The rot starts at the top
Does Mr Zuma’s decision to sack his nonentity finance minister signal that he is belatedly serious about the economy? It would be nice to think so, but the omens are not good. First, Mr Zuma’s view of economics is unconventional. Last week he declared that the value of a commodity should be determined not by supply and demand, but by the labour that went into producing it. Second, it is hard to imagine Mr Zuma rooting out cronyism when, by his own example, he seems to encourage it. He used public money to build himself a palace in his home town. Before he became president, he faced 783 charges of corruption, fraud, money-laundering and tax evasion, though these were all dropped and he denies any wrongdoing. Under him, politicians who steal are seldom punished.
South Africa deserves better.

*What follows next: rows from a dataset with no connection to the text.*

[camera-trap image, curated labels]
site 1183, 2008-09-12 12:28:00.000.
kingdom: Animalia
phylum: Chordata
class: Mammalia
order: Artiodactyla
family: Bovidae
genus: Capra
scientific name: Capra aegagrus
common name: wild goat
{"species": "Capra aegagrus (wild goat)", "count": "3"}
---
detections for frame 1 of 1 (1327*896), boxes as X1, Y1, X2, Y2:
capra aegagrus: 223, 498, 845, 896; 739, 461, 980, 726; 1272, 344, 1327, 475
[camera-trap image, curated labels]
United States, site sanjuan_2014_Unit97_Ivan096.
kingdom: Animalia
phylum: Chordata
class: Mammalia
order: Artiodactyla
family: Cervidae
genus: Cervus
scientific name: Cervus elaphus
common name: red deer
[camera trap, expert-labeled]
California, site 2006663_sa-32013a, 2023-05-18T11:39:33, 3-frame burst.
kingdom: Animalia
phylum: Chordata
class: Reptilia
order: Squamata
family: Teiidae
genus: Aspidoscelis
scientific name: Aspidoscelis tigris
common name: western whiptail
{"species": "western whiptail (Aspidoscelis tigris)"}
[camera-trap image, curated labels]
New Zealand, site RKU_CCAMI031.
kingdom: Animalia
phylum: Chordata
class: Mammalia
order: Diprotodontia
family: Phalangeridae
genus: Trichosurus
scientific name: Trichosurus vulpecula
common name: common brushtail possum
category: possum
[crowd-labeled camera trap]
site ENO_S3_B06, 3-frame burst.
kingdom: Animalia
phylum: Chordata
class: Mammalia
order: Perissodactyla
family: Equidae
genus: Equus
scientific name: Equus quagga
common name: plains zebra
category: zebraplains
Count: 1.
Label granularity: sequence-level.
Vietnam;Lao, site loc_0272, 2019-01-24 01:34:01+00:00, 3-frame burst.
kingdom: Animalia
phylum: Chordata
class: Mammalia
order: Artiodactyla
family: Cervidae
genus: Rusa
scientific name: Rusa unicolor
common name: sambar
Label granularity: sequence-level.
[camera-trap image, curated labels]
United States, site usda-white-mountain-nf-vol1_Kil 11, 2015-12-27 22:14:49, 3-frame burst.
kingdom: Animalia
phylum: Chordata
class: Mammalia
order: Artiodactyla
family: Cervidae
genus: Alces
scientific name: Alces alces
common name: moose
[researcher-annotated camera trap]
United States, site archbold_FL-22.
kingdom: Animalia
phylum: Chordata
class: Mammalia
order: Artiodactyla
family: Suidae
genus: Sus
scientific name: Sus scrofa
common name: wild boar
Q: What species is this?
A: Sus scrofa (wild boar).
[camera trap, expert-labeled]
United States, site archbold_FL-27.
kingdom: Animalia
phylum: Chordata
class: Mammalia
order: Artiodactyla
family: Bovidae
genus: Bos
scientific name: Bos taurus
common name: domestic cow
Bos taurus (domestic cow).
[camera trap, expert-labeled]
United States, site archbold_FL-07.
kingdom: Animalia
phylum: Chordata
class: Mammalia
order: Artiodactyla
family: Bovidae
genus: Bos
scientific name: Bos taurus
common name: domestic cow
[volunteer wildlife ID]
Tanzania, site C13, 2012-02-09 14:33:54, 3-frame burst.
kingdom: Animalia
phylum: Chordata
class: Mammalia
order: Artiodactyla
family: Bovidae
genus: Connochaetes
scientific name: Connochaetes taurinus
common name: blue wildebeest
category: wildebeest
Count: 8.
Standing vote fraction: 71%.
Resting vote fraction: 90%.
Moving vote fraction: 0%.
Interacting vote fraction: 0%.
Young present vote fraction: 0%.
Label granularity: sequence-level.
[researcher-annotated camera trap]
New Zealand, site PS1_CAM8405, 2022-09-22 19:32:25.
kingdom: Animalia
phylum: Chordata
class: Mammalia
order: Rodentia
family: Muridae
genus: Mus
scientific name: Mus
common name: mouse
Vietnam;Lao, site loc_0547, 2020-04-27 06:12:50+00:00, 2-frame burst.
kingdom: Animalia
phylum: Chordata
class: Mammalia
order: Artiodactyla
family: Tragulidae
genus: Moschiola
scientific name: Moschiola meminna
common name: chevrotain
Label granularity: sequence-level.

The liberal Democratic Alliance, which governs the Western Cape reasonably well, may win control of some big cities in 2016. Yet the ANC’s grip on national power remains strong. Whether Mr Zuma’s grip on the ANC can survive an economic crisis, however, remains to be seen. In 2008 the party declared his predecessor, Thabo Mbeki, unfit to govern, forcing him to resign. This is unlikely to happen again. But if it does, the deputy president, Cyril Ramaphosa, would be a better steward of the economy. Though his business career owed much to his political connections, he is shrewd and competent. And South Africa needs a steady hand if it is to pull back from the precipice.